Each entry must appear in the answer exactly as it does here.

▸ **Dataset entries**
◆ ◆ ◆ ◆ ◆ ◆ ◆
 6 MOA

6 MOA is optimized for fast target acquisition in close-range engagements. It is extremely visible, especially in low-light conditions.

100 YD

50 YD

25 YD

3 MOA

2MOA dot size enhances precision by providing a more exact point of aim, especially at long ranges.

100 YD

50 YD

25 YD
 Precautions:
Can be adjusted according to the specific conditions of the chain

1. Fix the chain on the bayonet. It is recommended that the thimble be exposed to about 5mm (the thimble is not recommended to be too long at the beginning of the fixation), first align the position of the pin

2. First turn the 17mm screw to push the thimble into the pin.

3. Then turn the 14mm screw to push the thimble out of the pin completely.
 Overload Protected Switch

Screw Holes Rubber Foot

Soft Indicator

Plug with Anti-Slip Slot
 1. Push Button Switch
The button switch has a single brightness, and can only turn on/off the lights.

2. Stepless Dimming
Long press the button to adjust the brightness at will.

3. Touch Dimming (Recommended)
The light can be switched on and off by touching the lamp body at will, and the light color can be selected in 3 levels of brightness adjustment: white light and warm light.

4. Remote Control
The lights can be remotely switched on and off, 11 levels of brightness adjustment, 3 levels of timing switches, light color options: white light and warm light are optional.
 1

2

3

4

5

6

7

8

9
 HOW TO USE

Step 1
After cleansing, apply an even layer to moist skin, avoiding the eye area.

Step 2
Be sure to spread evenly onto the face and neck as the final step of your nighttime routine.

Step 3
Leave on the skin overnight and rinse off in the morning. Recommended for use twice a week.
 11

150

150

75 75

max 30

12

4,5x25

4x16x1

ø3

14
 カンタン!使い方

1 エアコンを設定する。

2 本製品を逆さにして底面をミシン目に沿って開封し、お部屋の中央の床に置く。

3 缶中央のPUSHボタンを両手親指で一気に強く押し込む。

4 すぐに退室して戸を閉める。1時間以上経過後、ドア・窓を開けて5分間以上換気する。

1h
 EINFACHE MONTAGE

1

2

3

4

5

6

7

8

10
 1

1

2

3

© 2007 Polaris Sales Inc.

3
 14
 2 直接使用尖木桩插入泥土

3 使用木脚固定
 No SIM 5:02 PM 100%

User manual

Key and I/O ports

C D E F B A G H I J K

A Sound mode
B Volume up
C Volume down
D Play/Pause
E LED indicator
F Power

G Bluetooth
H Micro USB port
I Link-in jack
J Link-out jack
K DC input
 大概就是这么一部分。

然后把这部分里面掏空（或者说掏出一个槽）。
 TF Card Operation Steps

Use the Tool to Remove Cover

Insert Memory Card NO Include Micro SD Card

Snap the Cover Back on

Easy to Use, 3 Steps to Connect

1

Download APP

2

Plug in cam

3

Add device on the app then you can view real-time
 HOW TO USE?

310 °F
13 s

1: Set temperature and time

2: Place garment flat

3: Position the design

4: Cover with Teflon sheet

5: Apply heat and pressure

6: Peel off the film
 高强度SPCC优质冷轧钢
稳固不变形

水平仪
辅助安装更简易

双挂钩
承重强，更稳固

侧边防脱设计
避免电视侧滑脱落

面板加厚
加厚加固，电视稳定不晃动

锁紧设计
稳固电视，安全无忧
◆ ◆ ◆ ◆ ◆ ◆ ◆
▸ **Finished task**
 6 MOA

6 MOA is optimized for fast target acquisition in close-range engagements. It is extremely visible, especially in low-light conditions.

100 YD

50 YD

25 YD

3 MOA

2MOA dot size enhances precision by providing a more exact point of aim, especially at long ranges.

100 YD

50 YD

25 YD
 Precautions:
Can be adjusted according to the specific conditions of the chain

1. Fix the chain on the bayonet. It is recommended that the thimble be exposed to about 5mm (the thimble is not recommended to be too long at the beginning of the fixation), first align the position of the pin

2. First turn the 17mm screw to push the thimble into the pin.

3. Then turn the 14mm screw to push the thimble out of the pin completely.
 Overload Protected Switch

Screw Holes Rubber Foot

Soft Indicator

Plug with Anti-Slip Slot
 1. Push Button Switch
The button switch has a single brightness, and can only turn on/off the lights.

2. Stepless Dimming
Long press the button to adjust the brightness at will.

3. Touch Dimming (Recommended)
The light can be switched on and off by touching the lamp body at will, and the light color can be selected in 3 levels of brightness adjustment: white light and warm light.

4. Remote Control
The lights can be remotely switched on and off, 11 levels of brightness adjustment, 3 levels of timing switches, light color options: white light and warm light are optional.
 1

2

3

4

5

6

7

8

9
 HOW TO USE

Step 1
After cleansing, apply an even layer to moist skin, avoiding the eye area.

Step 2
Be sure to spread evenly onto the face and neck as the final step of your nighttime routine.

Step 3
Leave on the skin overnight and rinse off in the morning. Recommended for use twice a week.
 11

150

150

75 75

max 30

12

4,5x25

4x16x1

ø3

14
 カンタン!使い方

1 エアコンを設定する。

2 本製品を逆さにして底面をミシン目に沿って開封し、お部屋の中央の床に置く。

3 缶中央のPUSHボタンを両手親指で一気に強く押し込む。

4 すぐに退室して戸を閉める。1時間以上経過後、ドア・窓を開けて5分間以上換気する。

1h
 EINFACHE MONTAGE

1

2

3

4

5

6

7

8

10
 1

1

2

3

© 2007 Polaris Sales Inc.

3
 14
 2 直接使用尖木桩插入泥土

3 使用木脚固定
 No SIM 5:02 PM 100%

User manual

Key and I/O ports

C D E F B A G H I J K

A Sound mode
B Volume up
C Volume down
D Play/Pause
E LED indicator
F Power

G Bluetooth
H Micro USB port
I Link-in jack
J Link-out jack
K DC input
 大概就是这么一部分。

然后把这部分里面掏空（或者说掏出一个槽）。
 TF Card Operation Steps

Use the Tool to Remove Cover

Insert Memory Card NO Include Micro SD Card

Snap the Cover Back on

Easy to Use, 3 Steps to Connect

1

Download APP

2

Plug in cam

3

Add device on the app then you can view real-time
 HOW TO USE?

310 °F
13 s

1: Set temperature and time

2: Place garment flat

3: Position the design

4: Cover with Teflon sheet

5: Apply heat and pressure

6: Peel off the film
 高强度SPCC优质冷轧钢
稳固不变形

水平仪
辅助安装更简易

双挂钩
承重强，更稳固

侧边防脱设计
避免电视侧滑脱落

面板加厚
加厚加固，电视稳定不晃动

锁紧设计
稳固电视，安全无忧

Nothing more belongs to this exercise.